Mestre da narrativa curta, La canción de
nosotros é uma exceção entre os seus textos. Romance, panfleto, testemunho
ou documento histórico – desnecessário dar-lhe um rótulo pois seu autor não
desejou fazê-lo e, certamente, não faltarão teóricos que disso se ocupem – mais
pertinente é se ater a seus temas ou a
seu tema central. Obra escrita num momento cruciante para os países
latino-americanos, está em uníssono com uma grande parte da sua ficção, quando
descreve caricaturalmente o opressor (Gabriel García Márquez, Alejo Carpentier,
Augusto Roa Bastos) e, tragicamente, o oprimido (José Maria Arguedas,, Manuel
Scorza, Carlos Fuentes, Miguel Angel Asturias).
O
livro, dedicado a Montevidéu, se inicia com um poema e se constrói, sobretudo,
a partir de dois destinos: Marino e Ganapán. Entre eles, Fierro. Não mais o de
José Hernández porque esse levantou a sua voz, mas um Fierro cuja opção
política só o pode aniquilar, por irreversível e porque a repressão dificilmente
abre mão de sua presa. Ao redor dos três, os famintos, os marginais, os
desempregados. E, dominando a cidade nos seus habitantes, “a máquina”: retrato
fiel (e/ou melhorado) ou simples herança daquela que dominou a América Latina
no século XVI e seguintes e de cujos feitos Eduardo Galeano extraiu a matéria
dos capítulos “El Santo oficio de la Inquisición”: A máquina que tortura, que
aniquila, que mata e que, se não se constitui o cerne da obra, é expressão
convincente do que em muitas reuniões internacionais se define como atentado
aos direitos do homem.
No
relato, Mariano, jovem jornalista de parcos recursos, sente-se realizado apenas
em escrever a verdade. Esta escolha – desde os tempos imemoriais, rejeitada
pelo poder – ou sua amizade com Fierro, levam-no à prisão.
Ganapán,
criado num orfanato, ex-operário sem trabalho e que, segundo ele próprio, veio
ao mundo para sofrer (Nasci torto ou me
puseram mau-olhado), encontra Mariano ferido entre as macegas, fugitivo da
prisão. Esconde-o no seu barraco, o alimenta, dividindo o quase nada que tem e
o trata. Recuperado, um dia, Mariano parte sem se despedir. Tempos depois,
volta para agradecer.
As
últimas páginas do livro contam do reencontro dos dois marginalizados: um,
proibido de pensar; outro, impedido de conseguir condições para viver. Sob um
teto cheio de goteiras que deixa passar a chuva, tomam um pouco de vinho e
fumam um cigarro feito de xepas, conscientes e convictos de que somente
respirar não basta: algo é preciso fazer.

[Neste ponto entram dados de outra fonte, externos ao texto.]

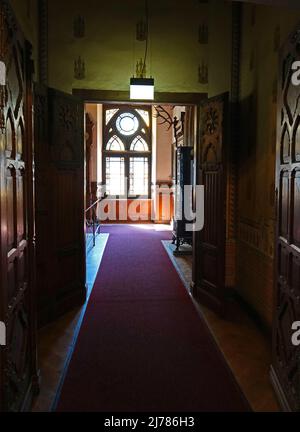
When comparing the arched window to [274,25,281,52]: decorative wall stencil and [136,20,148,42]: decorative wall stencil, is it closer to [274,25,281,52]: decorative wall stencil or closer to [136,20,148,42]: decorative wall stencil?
[136,20,148,42]: decorative wall stencil

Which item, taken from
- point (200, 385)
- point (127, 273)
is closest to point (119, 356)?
point (200, 385)

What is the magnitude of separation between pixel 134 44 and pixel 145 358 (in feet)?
11.4

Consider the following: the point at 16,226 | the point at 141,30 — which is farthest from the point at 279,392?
the point at 141,30

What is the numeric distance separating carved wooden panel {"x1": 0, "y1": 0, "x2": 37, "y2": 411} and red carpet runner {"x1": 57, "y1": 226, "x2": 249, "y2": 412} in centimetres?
45

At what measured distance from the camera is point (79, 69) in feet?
15.1

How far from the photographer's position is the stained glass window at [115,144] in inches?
516

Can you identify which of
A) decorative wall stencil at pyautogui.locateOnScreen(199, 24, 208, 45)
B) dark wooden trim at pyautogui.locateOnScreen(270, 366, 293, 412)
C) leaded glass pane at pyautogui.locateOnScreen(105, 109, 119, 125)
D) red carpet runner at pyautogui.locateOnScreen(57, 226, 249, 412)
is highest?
leaded glass pane at pyautogui.locateOnScreen(105, 109, 119, 125)

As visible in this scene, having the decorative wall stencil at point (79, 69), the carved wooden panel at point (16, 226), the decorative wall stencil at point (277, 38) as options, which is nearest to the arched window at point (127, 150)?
the decorative wall stencil at point (79, 69)

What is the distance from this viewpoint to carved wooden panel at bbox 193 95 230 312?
4246 mm

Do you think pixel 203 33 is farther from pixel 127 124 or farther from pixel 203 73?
pixel 127 124

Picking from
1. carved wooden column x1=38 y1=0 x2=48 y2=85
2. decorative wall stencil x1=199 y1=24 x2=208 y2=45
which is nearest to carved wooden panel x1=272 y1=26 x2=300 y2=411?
decorative wall stencil x1=199 y1=24 x2=208 y2=45

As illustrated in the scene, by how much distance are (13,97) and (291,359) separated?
229cm

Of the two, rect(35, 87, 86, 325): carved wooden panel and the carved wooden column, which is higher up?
the carved wooden column
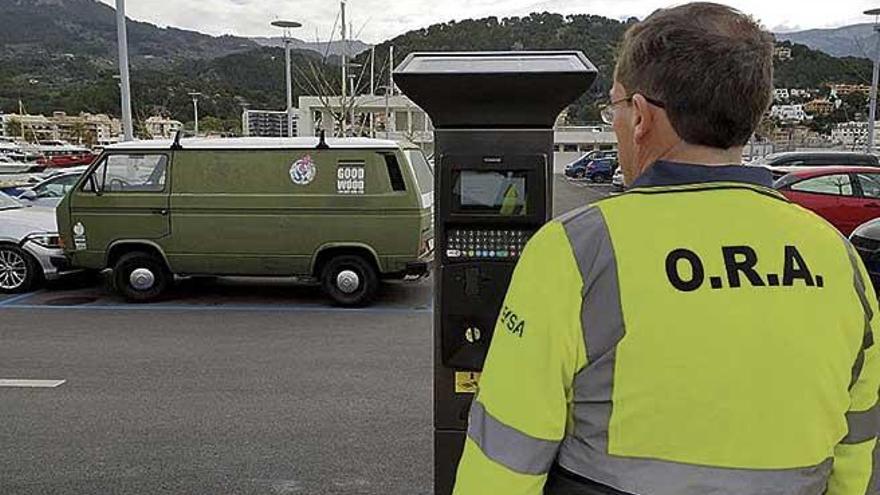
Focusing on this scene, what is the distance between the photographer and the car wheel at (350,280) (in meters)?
7.89

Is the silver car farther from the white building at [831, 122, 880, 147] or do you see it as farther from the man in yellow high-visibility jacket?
the white building at [831, 122, 880, 147]

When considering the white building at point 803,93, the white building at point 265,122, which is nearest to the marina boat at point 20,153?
the white building at point 265,122

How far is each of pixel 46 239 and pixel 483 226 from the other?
25.4 feet

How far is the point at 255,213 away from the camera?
783 centimetres

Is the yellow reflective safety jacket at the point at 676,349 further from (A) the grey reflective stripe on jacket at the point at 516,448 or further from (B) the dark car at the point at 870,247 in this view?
(B) the dark car at the point at 870,247

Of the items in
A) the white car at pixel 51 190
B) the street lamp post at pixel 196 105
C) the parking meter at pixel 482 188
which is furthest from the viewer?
the street lamp post at pixel 196 105

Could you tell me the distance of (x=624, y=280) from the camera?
116 centimetres

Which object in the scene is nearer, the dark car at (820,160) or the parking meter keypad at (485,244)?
the parking meter keypad at (485,244)

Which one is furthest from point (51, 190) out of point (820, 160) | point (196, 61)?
point (196, 61)

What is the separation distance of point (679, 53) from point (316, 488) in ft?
10.3

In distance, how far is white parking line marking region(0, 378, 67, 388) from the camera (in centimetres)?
532

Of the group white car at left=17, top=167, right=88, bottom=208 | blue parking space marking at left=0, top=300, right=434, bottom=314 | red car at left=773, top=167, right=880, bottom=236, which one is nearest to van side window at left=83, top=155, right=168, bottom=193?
blue parking space marking at left=0, top=300, right=434, bottom=314

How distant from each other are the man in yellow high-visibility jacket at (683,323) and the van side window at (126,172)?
7.53 meters

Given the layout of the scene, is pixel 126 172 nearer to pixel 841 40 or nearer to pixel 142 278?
pixel 142 278
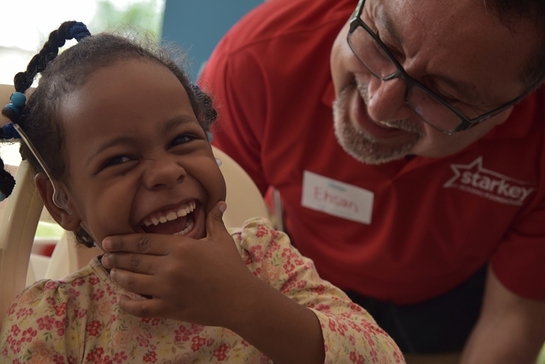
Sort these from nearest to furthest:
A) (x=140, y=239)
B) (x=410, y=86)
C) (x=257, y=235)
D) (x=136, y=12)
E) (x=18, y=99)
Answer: (x=140, y=239) → (x=18, y=99) → (x=257, y=235) → (x=410, y=86) → (x=136, y=12)

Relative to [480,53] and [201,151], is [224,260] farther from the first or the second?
[480,53]

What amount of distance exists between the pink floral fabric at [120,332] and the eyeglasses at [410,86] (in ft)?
1.48

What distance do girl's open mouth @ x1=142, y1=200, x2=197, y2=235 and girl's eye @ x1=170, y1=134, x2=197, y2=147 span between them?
9 centimetres

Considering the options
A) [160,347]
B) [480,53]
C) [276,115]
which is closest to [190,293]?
[160,347]

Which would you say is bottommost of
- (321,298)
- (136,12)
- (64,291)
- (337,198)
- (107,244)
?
(337,198)

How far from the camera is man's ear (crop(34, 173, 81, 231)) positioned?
2.89ft

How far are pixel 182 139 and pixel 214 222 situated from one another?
0.14 metres

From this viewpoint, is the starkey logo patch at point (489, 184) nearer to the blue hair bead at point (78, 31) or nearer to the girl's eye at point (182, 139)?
the girl's eye at point (182, 139)

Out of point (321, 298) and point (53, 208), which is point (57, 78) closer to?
point (53, 208)

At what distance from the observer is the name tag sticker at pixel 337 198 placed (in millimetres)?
1504

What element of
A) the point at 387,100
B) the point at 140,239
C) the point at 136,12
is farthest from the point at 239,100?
the point at 136,12

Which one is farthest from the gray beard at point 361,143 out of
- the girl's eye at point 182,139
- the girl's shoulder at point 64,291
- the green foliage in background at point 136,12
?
the green foliage in background at point 136,12

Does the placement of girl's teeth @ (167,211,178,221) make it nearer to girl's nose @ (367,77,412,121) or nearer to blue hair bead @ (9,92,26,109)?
blue hair bead @ (9,92,26,109)

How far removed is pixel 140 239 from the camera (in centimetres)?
75
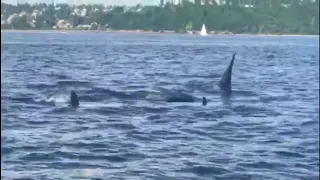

Nesta convicção e nas palavras finais do livro As duas sombras gigantes se aproximaram nas paredes de lata, a
simbologia otimista a sugerir um entrelaçar de forças, um intuito de luta.
No
conjunto da obra, a riqueza da palavra, a expressão da angústia, as
interrogações, a denúncia da repressão. A cidade sugerida, presente no mar, no
porto, nas folhas de plátano, nas gaivotas, no detalhe da vida cotidiana. O
temor do hoje que, só por sorte, pode se transformar no amanhã; as perguntas
que são reflexões (como é que nós éramos?,
Quem éramos?, Não voltarão a se juntar
nunca os pedaços que nos fizeram possíveis) ou deveriam levar à reflexão.
Sobre a palavra ou sobre o poder da palavra e se basta escrever para redimir-se
ou redimir. Ou se, unicamente, a ação é redentora porque a canção se esvai, se
dilui num testemunho repetido a exaustão na América, mesmo sendo chama e
esperança em dias de paz.
E
a esperança do povo, diz o Eduardo Galeano, é feita de cristal.